::: Dataset records :::
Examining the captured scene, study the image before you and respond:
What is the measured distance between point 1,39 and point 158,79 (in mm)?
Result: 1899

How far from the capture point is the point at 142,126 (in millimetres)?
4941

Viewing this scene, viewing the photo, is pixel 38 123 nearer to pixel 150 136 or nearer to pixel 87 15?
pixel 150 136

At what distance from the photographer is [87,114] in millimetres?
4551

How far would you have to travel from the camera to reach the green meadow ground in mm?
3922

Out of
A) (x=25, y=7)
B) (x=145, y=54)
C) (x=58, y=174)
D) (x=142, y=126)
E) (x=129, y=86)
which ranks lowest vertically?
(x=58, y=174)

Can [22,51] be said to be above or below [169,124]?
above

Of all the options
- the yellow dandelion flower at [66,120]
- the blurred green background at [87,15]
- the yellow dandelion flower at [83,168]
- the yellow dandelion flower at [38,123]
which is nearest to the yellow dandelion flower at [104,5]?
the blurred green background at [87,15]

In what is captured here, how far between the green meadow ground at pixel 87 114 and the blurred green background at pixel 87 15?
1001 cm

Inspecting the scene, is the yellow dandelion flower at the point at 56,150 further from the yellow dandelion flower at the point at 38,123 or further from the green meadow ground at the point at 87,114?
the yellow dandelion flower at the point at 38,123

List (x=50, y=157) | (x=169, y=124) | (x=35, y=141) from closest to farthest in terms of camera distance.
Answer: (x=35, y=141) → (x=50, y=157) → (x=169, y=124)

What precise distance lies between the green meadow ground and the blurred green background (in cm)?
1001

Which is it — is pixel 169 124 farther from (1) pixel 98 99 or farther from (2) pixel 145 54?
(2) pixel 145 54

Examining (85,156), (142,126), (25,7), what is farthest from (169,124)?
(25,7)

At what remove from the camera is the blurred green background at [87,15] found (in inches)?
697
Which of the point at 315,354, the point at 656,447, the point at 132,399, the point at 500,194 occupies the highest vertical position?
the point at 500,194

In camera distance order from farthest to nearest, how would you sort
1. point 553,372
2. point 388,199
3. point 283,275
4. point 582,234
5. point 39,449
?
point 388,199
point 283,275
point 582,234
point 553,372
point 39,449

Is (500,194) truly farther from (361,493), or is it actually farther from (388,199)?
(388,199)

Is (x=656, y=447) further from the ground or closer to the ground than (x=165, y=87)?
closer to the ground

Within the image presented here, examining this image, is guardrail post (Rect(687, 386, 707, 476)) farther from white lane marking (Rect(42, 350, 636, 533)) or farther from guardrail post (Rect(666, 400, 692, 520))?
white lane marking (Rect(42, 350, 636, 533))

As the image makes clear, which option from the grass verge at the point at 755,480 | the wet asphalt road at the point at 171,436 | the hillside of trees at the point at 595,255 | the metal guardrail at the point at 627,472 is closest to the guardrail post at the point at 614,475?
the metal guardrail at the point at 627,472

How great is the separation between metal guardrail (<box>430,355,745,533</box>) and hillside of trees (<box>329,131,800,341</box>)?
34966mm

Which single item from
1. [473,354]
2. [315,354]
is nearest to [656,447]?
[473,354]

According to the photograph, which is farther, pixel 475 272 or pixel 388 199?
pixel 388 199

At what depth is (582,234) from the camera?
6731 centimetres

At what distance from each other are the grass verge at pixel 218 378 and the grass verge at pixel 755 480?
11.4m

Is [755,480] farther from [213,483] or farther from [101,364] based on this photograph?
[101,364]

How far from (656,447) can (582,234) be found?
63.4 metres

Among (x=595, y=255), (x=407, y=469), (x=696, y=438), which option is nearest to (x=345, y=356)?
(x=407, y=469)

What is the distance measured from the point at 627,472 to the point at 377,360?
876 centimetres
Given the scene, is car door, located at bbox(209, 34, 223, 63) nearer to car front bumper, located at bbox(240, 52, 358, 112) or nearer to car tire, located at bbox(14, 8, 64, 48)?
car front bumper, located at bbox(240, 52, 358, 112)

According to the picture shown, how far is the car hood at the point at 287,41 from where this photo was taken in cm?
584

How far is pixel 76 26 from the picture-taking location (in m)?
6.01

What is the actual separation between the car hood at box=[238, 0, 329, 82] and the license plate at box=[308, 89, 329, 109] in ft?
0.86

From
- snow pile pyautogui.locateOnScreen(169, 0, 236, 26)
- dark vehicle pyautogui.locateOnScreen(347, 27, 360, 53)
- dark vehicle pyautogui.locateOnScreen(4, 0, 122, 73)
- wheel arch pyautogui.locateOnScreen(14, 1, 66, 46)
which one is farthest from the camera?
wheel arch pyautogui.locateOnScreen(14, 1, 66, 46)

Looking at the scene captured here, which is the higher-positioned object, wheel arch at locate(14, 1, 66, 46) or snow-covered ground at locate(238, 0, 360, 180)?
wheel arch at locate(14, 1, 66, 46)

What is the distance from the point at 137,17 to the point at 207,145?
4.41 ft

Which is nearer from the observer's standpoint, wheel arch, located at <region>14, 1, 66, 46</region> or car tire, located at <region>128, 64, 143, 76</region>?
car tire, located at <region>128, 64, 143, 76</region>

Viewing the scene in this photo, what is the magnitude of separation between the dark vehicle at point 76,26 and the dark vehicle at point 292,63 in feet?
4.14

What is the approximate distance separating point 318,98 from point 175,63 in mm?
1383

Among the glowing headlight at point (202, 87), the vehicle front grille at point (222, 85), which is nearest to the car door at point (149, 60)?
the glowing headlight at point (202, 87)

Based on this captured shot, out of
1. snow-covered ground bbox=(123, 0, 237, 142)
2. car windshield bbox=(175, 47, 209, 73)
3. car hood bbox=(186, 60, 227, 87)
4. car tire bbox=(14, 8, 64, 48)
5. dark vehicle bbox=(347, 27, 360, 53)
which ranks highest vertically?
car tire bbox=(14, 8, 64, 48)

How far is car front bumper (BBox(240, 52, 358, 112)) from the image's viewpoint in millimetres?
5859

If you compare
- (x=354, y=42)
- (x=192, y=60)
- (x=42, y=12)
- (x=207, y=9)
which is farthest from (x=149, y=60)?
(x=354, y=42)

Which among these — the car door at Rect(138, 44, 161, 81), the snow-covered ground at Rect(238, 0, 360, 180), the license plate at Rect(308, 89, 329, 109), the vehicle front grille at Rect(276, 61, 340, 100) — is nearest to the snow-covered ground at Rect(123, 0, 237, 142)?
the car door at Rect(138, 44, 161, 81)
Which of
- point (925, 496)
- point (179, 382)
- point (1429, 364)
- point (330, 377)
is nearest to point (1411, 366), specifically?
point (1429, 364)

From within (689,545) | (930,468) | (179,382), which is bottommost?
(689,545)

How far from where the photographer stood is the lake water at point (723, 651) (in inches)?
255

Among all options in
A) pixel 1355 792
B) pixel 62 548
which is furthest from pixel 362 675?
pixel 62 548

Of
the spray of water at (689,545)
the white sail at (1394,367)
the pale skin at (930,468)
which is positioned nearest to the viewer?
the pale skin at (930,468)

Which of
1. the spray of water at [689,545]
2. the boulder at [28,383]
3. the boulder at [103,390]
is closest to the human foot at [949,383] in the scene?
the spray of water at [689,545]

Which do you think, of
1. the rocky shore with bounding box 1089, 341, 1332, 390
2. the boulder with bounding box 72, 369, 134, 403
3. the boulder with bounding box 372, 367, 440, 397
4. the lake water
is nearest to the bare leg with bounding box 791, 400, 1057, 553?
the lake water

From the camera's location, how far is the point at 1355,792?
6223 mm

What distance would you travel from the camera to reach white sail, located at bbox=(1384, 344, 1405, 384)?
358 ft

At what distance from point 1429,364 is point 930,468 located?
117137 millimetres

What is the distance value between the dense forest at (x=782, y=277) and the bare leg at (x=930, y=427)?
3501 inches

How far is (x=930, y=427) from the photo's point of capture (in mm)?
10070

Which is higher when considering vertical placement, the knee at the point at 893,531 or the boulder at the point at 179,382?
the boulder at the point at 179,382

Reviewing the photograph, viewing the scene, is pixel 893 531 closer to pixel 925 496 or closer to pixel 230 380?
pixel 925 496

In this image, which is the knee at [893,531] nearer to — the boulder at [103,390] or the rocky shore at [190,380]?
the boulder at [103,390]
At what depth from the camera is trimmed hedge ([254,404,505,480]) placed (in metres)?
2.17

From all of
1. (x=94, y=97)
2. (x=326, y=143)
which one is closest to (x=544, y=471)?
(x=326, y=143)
:::
* What you are asked to do *
Starting with the line containing "What is the distance value" and going on through the last line, write those lines out again with every "knee" switched to "kneecap" and nothing else changed.

* Expected answer *
What is the distance value between the dense forest at (x=782, y=277) and the bare leg at (x=930, y=427)?
3501 inches

How far is (x=930, y=427) from the photo's point of capture (in mm)?
10070

Which is higher when considering vertical placement, the kneecap at the point at 893,531 or the boulder at the point at 179,382?
the boulder at the point at 179,382

Reviewing the photograph, viewing the scene, is pixel 893 531 closer to pixel 925 496 or closer to pixel 230 380?
pixel 925 496

In this image, which is the kneecap at [893,531] nearer to — the boulder at [103,390] or the rocky shore at [190,380]?
the boulder at [103,390]
At what depth from the camera is trimmed hedge ([254,404,505,480]) placed (in metres)?
2.17

From all of
1. (x=94, y=97)
2. (x=326, y=143)
which one is closest to (x=544, y=471)?
(x=326, y=143)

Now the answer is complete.